Rewrite the records below, replacing "photographer" with "viewer" and leaving everything else unchanged.
****
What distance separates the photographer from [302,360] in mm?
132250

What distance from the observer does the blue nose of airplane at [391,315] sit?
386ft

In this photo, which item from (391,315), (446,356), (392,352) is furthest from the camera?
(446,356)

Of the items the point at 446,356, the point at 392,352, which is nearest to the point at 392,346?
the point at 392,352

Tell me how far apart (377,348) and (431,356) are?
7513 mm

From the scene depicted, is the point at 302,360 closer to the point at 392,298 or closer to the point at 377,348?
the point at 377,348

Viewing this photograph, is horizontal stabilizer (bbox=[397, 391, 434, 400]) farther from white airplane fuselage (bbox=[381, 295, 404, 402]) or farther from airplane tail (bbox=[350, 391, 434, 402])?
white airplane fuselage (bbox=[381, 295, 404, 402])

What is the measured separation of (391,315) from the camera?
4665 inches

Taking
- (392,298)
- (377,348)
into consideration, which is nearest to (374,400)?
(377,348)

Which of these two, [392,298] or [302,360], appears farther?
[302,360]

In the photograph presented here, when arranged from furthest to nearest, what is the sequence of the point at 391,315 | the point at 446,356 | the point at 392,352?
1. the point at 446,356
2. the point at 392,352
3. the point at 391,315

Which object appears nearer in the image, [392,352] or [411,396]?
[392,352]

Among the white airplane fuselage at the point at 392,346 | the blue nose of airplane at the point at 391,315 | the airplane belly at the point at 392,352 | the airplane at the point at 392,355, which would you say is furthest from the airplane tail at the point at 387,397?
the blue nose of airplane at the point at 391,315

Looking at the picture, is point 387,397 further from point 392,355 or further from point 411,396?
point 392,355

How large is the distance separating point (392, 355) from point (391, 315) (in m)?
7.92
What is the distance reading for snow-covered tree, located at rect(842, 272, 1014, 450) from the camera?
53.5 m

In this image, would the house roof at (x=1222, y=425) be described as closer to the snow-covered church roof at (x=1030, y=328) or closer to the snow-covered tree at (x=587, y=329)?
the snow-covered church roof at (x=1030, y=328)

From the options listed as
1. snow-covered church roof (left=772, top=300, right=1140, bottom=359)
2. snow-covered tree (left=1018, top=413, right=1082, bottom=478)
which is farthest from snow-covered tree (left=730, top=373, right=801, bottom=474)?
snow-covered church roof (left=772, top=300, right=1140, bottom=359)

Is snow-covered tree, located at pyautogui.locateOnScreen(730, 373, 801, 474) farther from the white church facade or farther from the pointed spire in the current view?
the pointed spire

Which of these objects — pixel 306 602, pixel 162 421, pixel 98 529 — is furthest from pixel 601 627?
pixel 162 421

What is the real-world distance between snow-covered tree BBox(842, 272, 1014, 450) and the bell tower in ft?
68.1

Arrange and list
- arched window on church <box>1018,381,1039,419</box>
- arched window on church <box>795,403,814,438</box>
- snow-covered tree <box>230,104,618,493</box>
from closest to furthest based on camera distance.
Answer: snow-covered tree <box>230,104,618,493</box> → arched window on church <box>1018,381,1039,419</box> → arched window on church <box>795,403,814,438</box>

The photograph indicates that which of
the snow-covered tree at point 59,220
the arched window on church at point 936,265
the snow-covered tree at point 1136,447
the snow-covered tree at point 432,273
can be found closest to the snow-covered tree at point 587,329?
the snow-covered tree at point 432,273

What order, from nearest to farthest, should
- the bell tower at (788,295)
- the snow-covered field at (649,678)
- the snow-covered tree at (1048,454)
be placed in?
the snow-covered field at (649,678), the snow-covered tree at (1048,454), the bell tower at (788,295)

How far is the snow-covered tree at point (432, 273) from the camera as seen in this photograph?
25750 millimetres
****
== Exercise output ==
What distance separates the viewer from [302,360] in mm?
132250

What distance from the observer does the blue nose of airplane at [391,315] sit?
386ft

In this photo, which item from (391,315), (446,356), (392,352) is furthest from the camera?
(446,356)

Of the items the point at 446,356, the point at 392,352, which is nearest to the point at 392,346?
the point at 392,352

Tell me how far apart (377,348) and (431,356) are?
7513 mm

From the scene depicted, is the point at 302,360 closer to the point at 392,298 or closer to the point at 377,348?
the point at 377,348

Viewing this photograph, is horizontal stabilizer (bbox=[397, 391, 434, 400]) farther from white airplane fuselage (bbox=[381, 295, 404, 402]) or farther from airplane tail (bbox=[350, 391, 434, 402])?
white airplane fuselage (bbox=[381, 295, 404, 402])

What is the measured separation of (391,315) from the camera?
4665 inches

Taking
- (392,298)
- (377,348)
into consideration, which is nearest to (374,400)?
(377,348)

Which of these two, [392,298] or [302,360], appears farther?
[302,360]

In the photograph presented here, when arranged from furthest to nearest, what is the sequence of the point at 391,315 | the point at 446,356 | the point at 392,352?
1. the point at 446,356
2. the point at 392,352
3. the point at 391,315

Which object appears nearer in the image, [392,352] or [411,396]?
[392,352]

Among the white airplane fuselage at the point at 392,346 | the blue nose of airplane at the point at 391,315 | the airplane belly at the point at 392,352 | the airplane at the point at 392,355, which would you say is furthest from the airplane tail at the point at 387,397?
the blue nose of airplane at the point at 391,315

Looking at the picture, is point 387,397 further from point 392,355 or further from point 411,396?
point 392,355

How large is the distance separating point (392, 355) from point (391, 315) (in m)?
7.92
What is the distance reading for snow-covered tree, located at rect(842, 272, 1014, 450) from the camera?
53.5 m

In this image, would the house roof at (x=1222, y=425) be described as closer to the snow-covered church roof at (x=1030, y=328) or closer to the snow-covered tree at (x=587, y=329)?
the snow-covered church roof at (x=1030, y=328)

From the options listed as
1. snow-covered church roof (left=772, top=300, right=1140, bottom=359)
2. snow-covered tree (left=1018, top=413, right=1082, bottom=478)
which is farthest from snow-covered tree (left=730, top=373, right=801, bottom=474)?
snow-covered church roof (left=772, top=300, right=1140, bottom=359)

Is snow-covered tree, located at pyautogui.locateOnScreen(730, 373, 801, 474) farther from the white church facade or farther from the pointed spire in the current view?
the pointed spire

Which of these objects — pixel 306 602, pixel 162 421, pixel 98 529 — is furthest from pixel 601 627?
pixel 162 421

What is the real-world distance between snow-covered tree BBox(842, 272, 1014, 450) and the bell tower in ft?
68.1

Arrange and list
- arched window on church <box>1018,381,1039,419</box>
- arched window on church <box>795,403,814,438</box>
- snow-covered tree <box>230,104,618,493</box>
from closest to furthest based on camera distance.
Answer: snow-covered tree <box>230,104,618,493</box> → arched window on church <box>1018,381,1039,419</box> → arched window on church <box>795,403,814,438</box>

The photograph indicates that which of
the snow-covered tree at point 59,220
the arched window on church at point 936,265
the snow-covered tree at point 1136,447
the snow-covered tree at point 432,273
can be found closest to the snow-covered tree at point 587,329?
the snow-covered tree at point 432,273

What order, from nearest to farthest, should
- the bell tower at (788,295)
- the snow-covered field at (649,678)
- the snow-covered tree at (1048,454)
be placed in?
the snow-covered field at (649,678), the snow-covered tree at (1048,454), the bell tower at (788,295)

How far is the snow-covered tree at point (432, 273) from the camera as seen in this photograph?
25750 millimetres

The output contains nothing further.